Da circunstância do Decreto-Lei nº 445/91 não prever o poder de determinar o despejo sumário dos inquilinos e demais ocupantes das edificações ou parte das edificações utilizadas sem as respectivas licenças ou em desconformidade com o título de utilização não deverá ser entendida como preclusão da competência que o art. 165º confiou às Câmaras Municipais.
Melhor interpretação sustentará que o silêncio legal se funda na titularidade e exercício de tais poderes pelas Câmaras Municipais, como meio de reposição da legalidade.
A afirmação da extinção daquele poder implicará destituir o município de um importante instrumento de que foi dotado por lei, de forma a assegurar a reintegração da ordem jurídica violada. MIGUEL ANTUNES GUIMARÃES (em estudo publicado na Revista de Administração Local, nº 130, Julho Agosto 1992, ano 15, p.p. 449 e segs.) aduz que as prescrições normativas do R.G.E.U. mantêm a sua plena validade em tudo o que não for prejudicado pelo novo regime jurídico de obras particulares. Considera serem aplicáveis ao embargo administrativo os trâmites processuais previstos no Decreto-Lei nº 445/91, o que não prejudicará a plena actualidade do despejo sumário previsto no art. 165º, que se harmoniza com o previsto nos arts. 57º e 58º do Decreto-Lei nº 445/91. Posição semelhante é sustentada por PEREIRA COSTA ao afirmar que “continuam em vigor o art. 165º (parte final do corpo do preceito) e seus §§ 4º a 7º e 168º do RGEU, nos termos dos quais pode ser ordenado o despejo sumário dos inquilinos e demais ocupantes das edificações utilizadas sem as respectivas licenças ou em desconformidade com elas ou cuja demolição tenha sido decretada ou ordenada” (Regime Jurídico de Licenciamento de Obras Particulares Anotado, Coimbra, 1993, p. 179).

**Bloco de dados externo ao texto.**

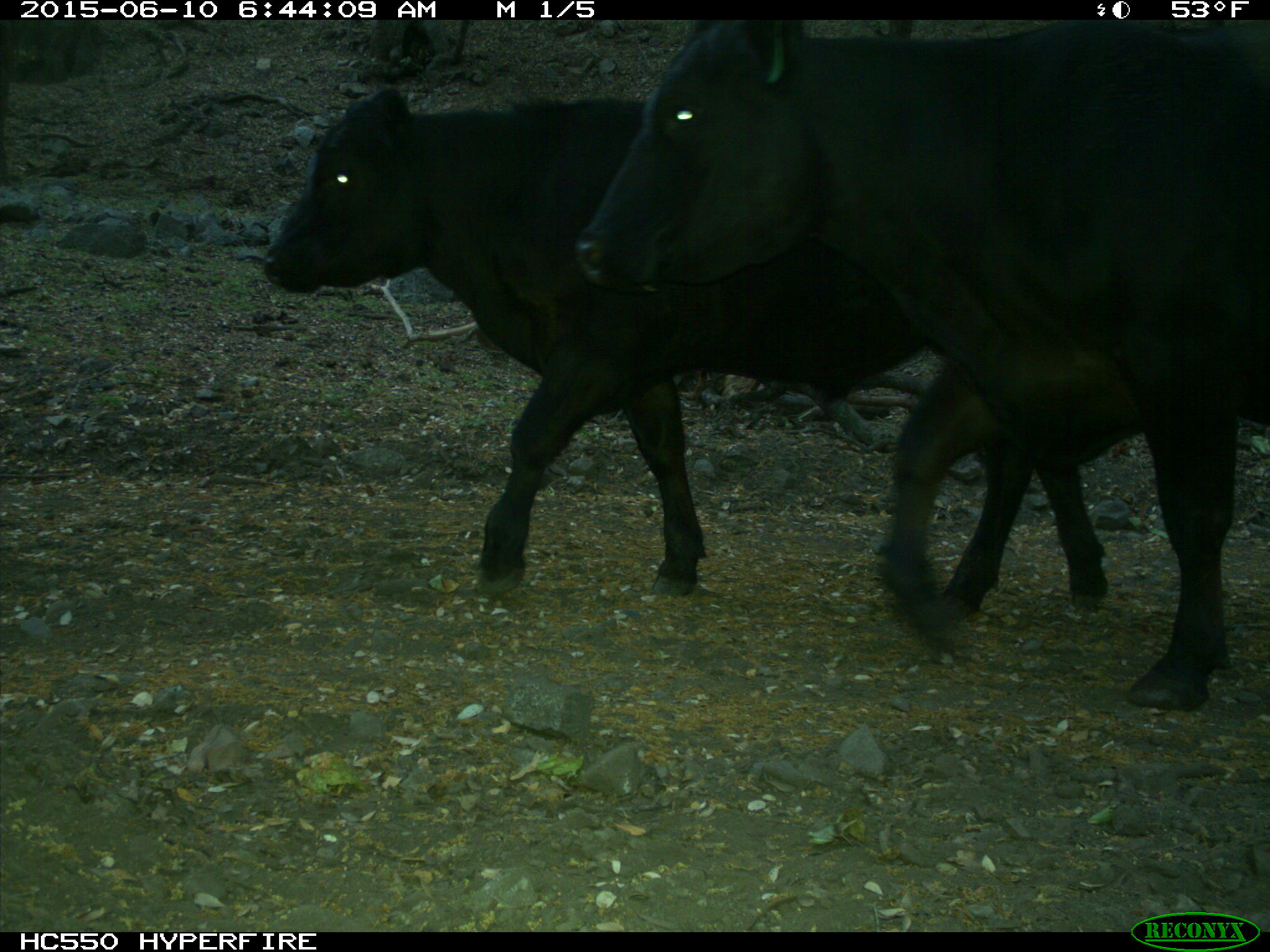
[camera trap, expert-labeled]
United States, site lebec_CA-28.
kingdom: Animalia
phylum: Chordata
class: Mammalia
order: Artiodactyla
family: Bovidae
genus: Bos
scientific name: Bos taurus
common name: domestic cow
Bos taurus (domestic cow).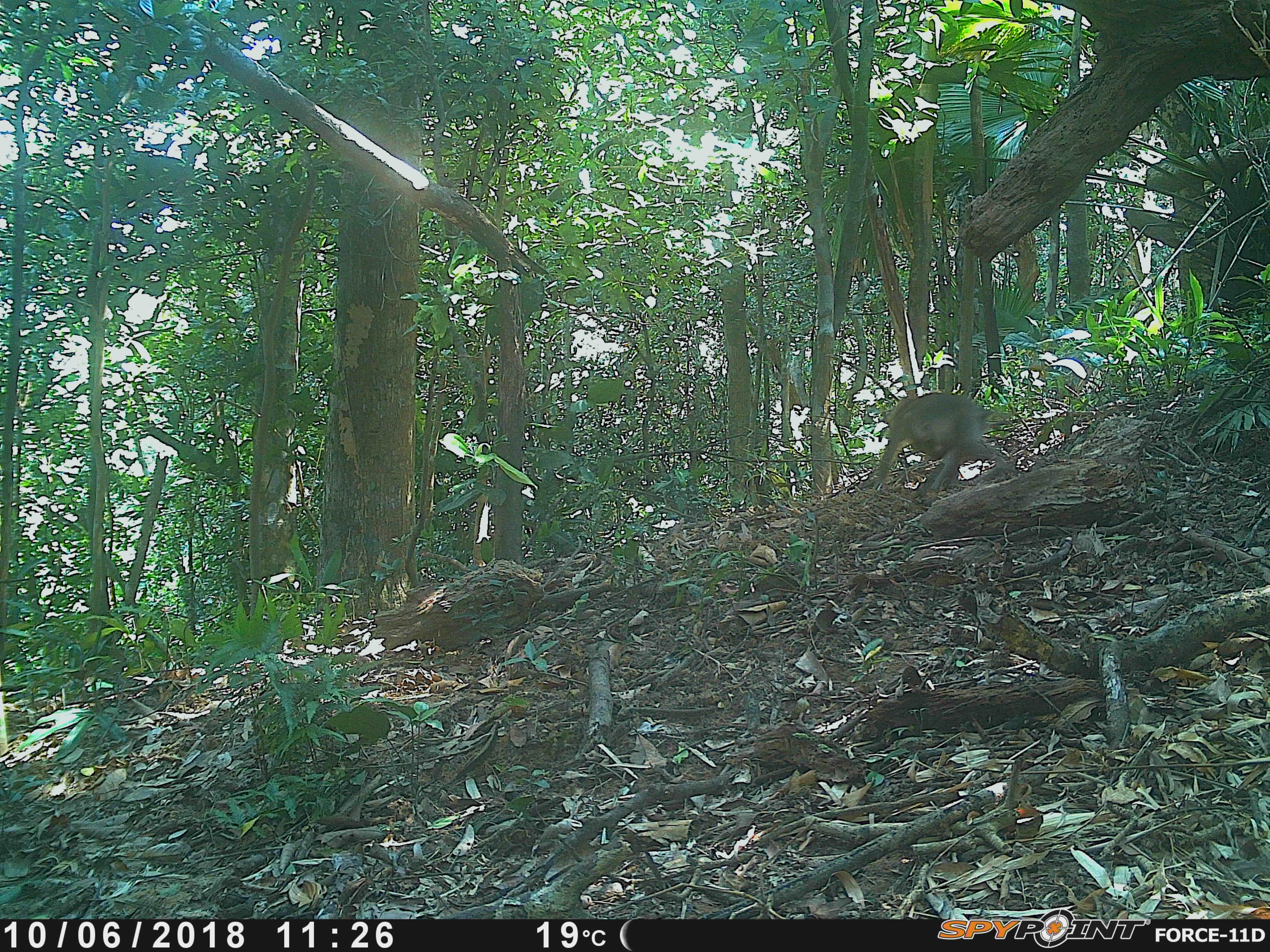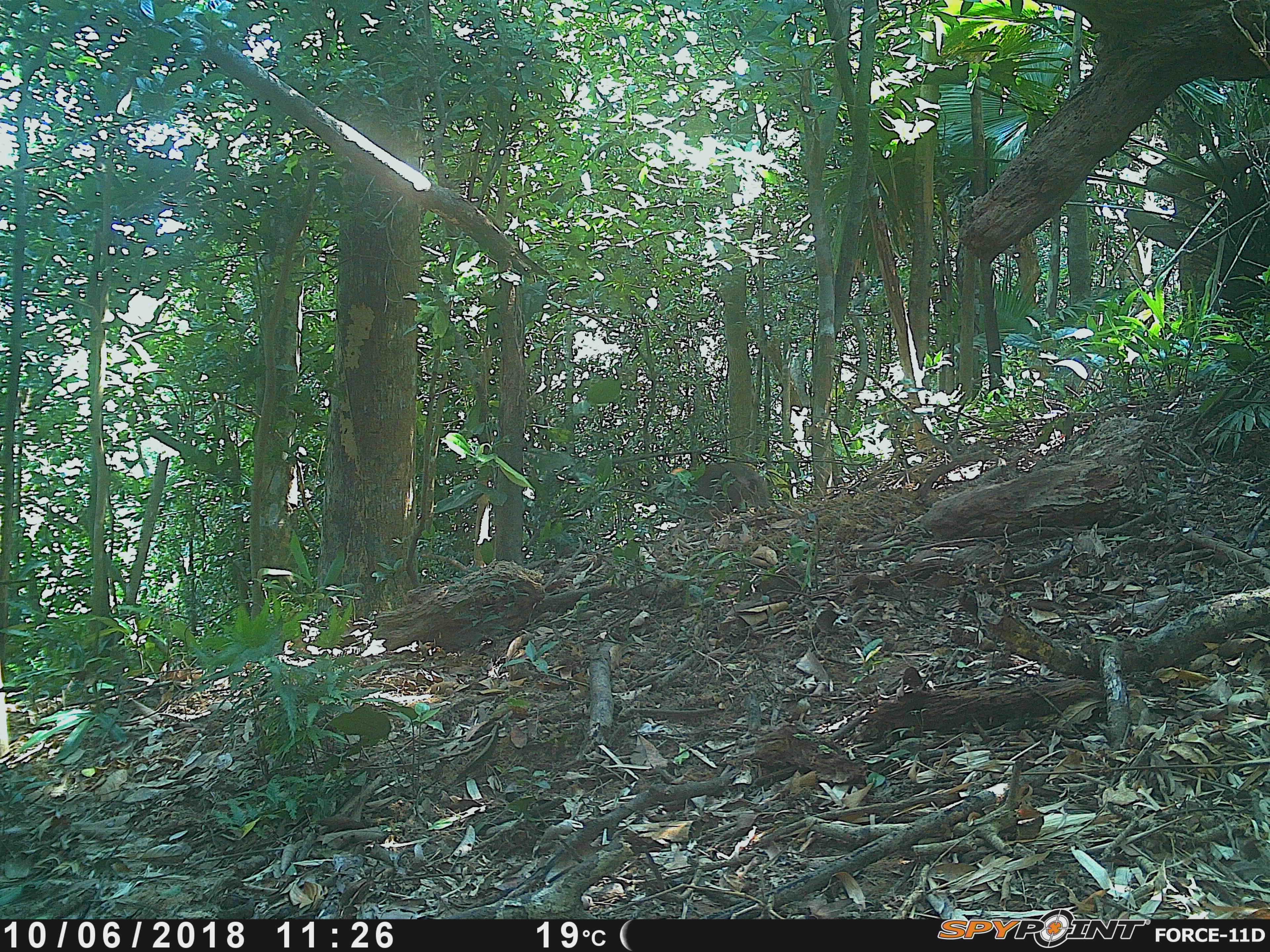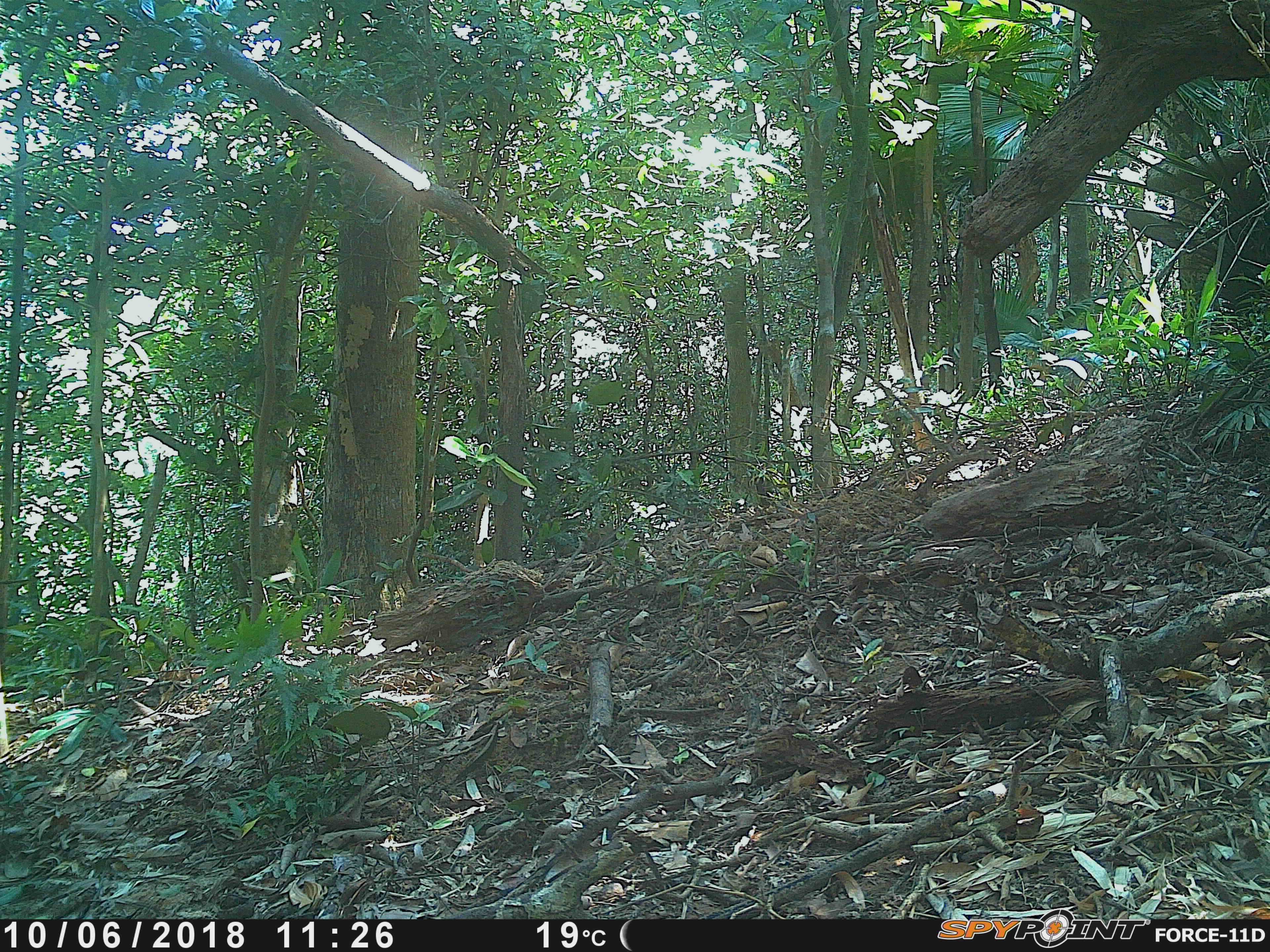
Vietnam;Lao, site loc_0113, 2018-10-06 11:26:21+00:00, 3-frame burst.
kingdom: Animalia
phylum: Chordata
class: Mammalia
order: Primates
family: Cercopithecidae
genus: Macaca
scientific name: Macaca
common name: macaques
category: assam or rhesus macaque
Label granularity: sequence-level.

8.Em parecer publicado in D.R. 2ª série, nº 287, de 14.12.1994, (Proc. nº61/94) o Conselho Consultivo da Procuradoria Geral da República esclarece ” a revogação tácita apenas se verifica na medida da contraditoriedade: a lei precedente só é ab-rogada até onde for incompatível com a nova lei; onde tal contraditoriedade não tenha lugar é possível a coexistência e a compenetração da lei anterior parcialmente revogada com a lei nova modificadora “.

CONCLUSÕES:

1.Assim, não obstante a revogação tácita de certas normas e segmentos de normas do R.G.E.U., mantêm-se em vigor os artigos 165º a 168º do Decreto-Lei nº 38.382, de 7 de Agosto de 1951, com as alterações introduzidas pelo Decreto-Lei nº 44 258, de 31 de Março de 1962.

2.O art. 167º é aplicável enquanto parâmetro de aferição da necessidade e oportunidade do exercício dos poderes de demolição pela Câmara Municipal e como norma complementar do disposto no art. 58º, nº 1, do Decreto-Lei nº 445/91, de 20 de Novembro, no que concerne ao uso das competências confiadas ao Presidente da Câmara Municipal.

3.Ao invés, poderão ter caducado as normas dos parágrafos 1º, 2º e 3º do art. 165º do R.G.E.U. atento o teor do art. 57º nºs 2 a 4 e 59º do Decreto-Lei nº 445/91, de 20 de Novembro.

4.Não existe um conflito directo e substancial entre os preceitos dos dois diplomas apreciados, designadamente entre os arts. 57º e 58º do Decreto-Lei nº 445/91, o corpo e os parágrafos 4º, 5º, 6º do artigo 165º e os artigos 167º e 168º do R.G.E.U., antes tais disposições se harmonizam e complementam.

5.Às regras de fixação de competência ora enunciadas acrescem os arts. 51º, nº 2, al. d), 51º, nº 4, al. i), 53º, nº 2, als. l) e m) do Decreto-Lei nº 100/84, de 29 de Março, com as alterações posteriormente introduzidas, não se estabelecendo, em meu entendimento, qualquer relação de conflitualidade entre as normas dos diversos diplomas em causa.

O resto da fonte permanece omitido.